» **EXTRACT TO READ**:
Scientific classification
- Kingdom: Animalia
- Phylum: Chordata
- Class: Reptilia
- Order: Squamata
- Suborder: Serpentes
- Family: Colubridae
- Genus: Elaphe
- Species: E. quatuorlineata
- Binomial name: Elaphe quatuorlineata (Lacépède, 1789)
- Synonyms: Coluber quatuorlineatus Lacépède, 1789; Elaphis quadrilineatus — Bonaparte, 1839; Elaphis quaterradiatus — A.M.C. Duméril & Bibron, 1854;

= Four-lined snake =

- Genus: Elaphe
- Species: quatuorlineata
- Authority: (Lacépède, 1789)
- Conservation status: LC
- Synonyms: Coluber quatuorlineatus , Lacépède, 1789, Elaphis quadrilineatus , — Bonaparte, 1839, Elaphis quaterradiatus , — A.M.C. Duméril & Bibron, 1854

Species of snake

Elaphe quatuorlineata (common names: four-lined snake, Bulgarian ratsnake) is a member of the family Colubridae. The four-lined snake is a non-venomous species and one of the largest of the European snakes.

==Description==
The species' common name refers to the markings seen on the body of adult snakes: four dark stripes running along a yellowish brown body. Juveniles, by contrast, have a dorsal series of dark brown blotches with alternating dark brown spots on the sides, all on a pale brown background. A black line runs from the corner of the eye and the belly is cream to white with darker markings. Adults can reach a length of 180 cm, rarely 200 cm. Adults are among the heaviest European snakes but are greatly variably in size, with males potentially weighing from 250 to 1000 g and females potentially weighing from 400 to 1400 g within the Aegean Islands.

» **AIM OF THE EXERCISE**: In the four-lined snake text, rename "Bulgarian ratsnake" to "Bulgarian rat snake" and write out the passage that begins at "Species of snake" and stops after "the European snakes.". The data has no connection to the four-lined snake text.

» **GIVEN DATA**:
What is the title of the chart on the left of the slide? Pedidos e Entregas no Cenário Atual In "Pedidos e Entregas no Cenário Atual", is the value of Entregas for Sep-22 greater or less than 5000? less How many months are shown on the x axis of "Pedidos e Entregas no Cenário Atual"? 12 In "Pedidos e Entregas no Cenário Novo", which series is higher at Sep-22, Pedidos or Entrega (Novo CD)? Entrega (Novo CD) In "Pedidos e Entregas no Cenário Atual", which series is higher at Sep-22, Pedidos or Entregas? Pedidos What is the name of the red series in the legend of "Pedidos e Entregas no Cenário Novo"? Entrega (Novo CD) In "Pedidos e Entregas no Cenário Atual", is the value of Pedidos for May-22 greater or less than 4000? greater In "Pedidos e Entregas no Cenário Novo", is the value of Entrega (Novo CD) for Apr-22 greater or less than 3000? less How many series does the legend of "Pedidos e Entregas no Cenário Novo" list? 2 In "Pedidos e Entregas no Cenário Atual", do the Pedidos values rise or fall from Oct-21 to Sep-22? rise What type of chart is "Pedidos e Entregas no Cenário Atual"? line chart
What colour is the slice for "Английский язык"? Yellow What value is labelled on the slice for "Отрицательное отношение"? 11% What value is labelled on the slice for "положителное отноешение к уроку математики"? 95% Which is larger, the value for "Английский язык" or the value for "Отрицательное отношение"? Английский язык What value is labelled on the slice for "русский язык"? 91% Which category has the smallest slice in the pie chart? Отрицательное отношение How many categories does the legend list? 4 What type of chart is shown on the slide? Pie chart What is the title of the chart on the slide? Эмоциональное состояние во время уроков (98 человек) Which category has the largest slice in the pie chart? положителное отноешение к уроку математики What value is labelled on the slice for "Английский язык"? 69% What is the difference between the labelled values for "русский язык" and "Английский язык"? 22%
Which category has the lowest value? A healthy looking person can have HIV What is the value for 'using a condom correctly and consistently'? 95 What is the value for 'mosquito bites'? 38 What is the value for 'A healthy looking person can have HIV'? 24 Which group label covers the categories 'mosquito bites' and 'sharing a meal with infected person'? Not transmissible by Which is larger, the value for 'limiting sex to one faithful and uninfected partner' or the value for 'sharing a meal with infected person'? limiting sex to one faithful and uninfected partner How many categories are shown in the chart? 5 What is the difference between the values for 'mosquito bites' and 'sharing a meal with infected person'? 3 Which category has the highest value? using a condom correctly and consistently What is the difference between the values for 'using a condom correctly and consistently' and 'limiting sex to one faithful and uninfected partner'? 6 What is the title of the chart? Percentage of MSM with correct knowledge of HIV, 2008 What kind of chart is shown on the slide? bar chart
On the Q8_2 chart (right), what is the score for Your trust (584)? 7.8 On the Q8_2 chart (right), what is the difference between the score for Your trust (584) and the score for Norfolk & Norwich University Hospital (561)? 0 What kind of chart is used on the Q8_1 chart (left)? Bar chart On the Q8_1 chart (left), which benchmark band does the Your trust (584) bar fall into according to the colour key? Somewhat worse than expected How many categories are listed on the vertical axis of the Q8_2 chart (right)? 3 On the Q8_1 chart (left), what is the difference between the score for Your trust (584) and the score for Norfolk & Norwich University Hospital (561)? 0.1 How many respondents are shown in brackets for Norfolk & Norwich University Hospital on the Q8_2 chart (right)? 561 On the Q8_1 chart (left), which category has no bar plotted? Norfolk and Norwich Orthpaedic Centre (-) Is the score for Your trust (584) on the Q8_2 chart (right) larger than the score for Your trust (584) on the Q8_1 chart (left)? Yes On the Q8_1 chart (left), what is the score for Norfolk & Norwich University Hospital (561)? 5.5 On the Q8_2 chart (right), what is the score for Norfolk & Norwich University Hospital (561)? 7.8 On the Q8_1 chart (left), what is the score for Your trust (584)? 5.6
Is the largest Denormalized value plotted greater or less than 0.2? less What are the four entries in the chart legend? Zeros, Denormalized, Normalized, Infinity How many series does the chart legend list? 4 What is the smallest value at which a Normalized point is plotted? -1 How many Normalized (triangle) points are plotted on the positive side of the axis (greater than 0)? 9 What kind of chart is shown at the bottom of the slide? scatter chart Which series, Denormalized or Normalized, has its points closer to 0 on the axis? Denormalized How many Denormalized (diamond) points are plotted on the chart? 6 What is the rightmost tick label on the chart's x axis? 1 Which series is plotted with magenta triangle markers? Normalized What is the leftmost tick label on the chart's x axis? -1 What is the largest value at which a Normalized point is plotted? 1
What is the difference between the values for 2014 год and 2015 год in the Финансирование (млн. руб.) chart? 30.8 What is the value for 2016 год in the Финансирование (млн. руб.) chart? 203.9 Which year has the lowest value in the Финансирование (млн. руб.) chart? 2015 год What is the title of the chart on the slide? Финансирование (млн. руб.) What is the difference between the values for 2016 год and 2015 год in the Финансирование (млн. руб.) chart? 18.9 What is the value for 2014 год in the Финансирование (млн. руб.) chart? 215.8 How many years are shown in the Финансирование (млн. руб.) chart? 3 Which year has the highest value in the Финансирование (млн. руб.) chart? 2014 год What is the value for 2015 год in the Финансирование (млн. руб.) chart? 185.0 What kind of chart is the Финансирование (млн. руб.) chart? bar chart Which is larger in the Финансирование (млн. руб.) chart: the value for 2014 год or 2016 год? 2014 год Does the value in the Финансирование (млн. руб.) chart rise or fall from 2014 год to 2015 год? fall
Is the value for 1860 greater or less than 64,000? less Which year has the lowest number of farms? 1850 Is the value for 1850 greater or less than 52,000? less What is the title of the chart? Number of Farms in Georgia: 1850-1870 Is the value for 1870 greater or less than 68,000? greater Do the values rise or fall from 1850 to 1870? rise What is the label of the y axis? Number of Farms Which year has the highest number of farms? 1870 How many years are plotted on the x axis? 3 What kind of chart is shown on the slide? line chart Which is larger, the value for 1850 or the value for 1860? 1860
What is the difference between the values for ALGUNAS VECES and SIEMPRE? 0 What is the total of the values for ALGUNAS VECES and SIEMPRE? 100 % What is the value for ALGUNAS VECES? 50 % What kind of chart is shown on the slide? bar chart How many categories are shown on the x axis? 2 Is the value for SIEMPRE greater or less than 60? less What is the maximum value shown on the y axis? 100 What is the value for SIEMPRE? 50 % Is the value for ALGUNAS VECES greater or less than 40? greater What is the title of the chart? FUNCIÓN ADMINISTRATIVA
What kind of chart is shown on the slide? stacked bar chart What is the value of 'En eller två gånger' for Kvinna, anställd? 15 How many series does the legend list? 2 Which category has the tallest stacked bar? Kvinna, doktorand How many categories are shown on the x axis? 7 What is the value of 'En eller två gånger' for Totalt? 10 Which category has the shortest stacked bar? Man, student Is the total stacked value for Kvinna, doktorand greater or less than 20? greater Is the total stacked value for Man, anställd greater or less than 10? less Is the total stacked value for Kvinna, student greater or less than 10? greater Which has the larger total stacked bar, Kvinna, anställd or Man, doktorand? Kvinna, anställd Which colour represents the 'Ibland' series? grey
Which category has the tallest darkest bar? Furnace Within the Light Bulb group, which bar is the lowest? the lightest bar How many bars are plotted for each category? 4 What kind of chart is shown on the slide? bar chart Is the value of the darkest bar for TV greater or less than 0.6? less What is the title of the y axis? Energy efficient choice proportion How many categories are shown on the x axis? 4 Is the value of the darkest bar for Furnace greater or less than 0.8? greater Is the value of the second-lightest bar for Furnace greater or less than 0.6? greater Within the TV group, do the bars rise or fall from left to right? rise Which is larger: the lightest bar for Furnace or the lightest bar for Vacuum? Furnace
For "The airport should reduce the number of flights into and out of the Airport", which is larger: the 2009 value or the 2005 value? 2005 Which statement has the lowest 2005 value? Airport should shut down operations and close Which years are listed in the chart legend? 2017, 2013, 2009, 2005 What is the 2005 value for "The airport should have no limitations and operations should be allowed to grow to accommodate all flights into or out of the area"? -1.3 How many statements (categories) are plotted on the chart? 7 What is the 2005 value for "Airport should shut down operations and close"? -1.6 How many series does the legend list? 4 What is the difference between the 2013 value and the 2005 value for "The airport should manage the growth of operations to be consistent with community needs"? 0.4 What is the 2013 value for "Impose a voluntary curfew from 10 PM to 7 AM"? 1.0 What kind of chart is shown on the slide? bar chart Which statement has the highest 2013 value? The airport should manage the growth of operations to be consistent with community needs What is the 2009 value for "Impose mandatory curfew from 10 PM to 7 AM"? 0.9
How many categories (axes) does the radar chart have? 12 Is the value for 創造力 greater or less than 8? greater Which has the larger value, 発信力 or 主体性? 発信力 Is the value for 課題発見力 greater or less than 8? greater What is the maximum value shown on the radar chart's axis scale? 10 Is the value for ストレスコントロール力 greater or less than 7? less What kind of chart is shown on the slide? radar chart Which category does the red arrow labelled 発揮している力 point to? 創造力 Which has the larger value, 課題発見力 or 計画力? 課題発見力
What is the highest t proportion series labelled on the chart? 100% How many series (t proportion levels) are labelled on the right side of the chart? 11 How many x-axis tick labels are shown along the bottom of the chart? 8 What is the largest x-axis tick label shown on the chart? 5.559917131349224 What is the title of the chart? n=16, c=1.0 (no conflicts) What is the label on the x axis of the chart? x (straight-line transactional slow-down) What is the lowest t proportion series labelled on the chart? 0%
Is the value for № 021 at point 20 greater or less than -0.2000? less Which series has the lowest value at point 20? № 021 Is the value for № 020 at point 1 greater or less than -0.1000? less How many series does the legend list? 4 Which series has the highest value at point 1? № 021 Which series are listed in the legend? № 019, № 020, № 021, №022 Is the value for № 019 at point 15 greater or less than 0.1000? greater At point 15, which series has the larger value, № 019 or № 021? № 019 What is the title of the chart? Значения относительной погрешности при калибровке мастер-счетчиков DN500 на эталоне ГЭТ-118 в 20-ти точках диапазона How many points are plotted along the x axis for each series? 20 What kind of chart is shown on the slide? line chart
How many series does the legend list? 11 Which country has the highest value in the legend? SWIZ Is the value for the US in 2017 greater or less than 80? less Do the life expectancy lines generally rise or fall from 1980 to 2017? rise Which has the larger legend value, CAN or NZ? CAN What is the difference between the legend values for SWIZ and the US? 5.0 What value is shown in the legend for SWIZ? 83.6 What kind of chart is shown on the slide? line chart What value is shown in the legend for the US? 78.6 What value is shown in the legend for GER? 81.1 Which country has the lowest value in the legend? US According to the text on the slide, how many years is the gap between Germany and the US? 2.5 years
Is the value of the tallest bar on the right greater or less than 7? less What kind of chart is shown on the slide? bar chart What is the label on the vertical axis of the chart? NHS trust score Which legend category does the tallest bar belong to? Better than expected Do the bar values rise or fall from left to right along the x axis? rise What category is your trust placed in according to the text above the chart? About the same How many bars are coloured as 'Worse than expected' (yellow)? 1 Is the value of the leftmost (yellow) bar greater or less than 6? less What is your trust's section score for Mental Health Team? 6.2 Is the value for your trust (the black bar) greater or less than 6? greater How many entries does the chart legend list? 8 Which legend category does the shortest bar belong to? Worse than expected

» **FINISHED EXERCISE**:
Species of snake

Elaphe quatuorlineata (common names: four-lined snake, Bulgarian rat snake) is a member of the family Colubridae. The four-lined snake is a non-venomous species and one of the largest of the European snakes.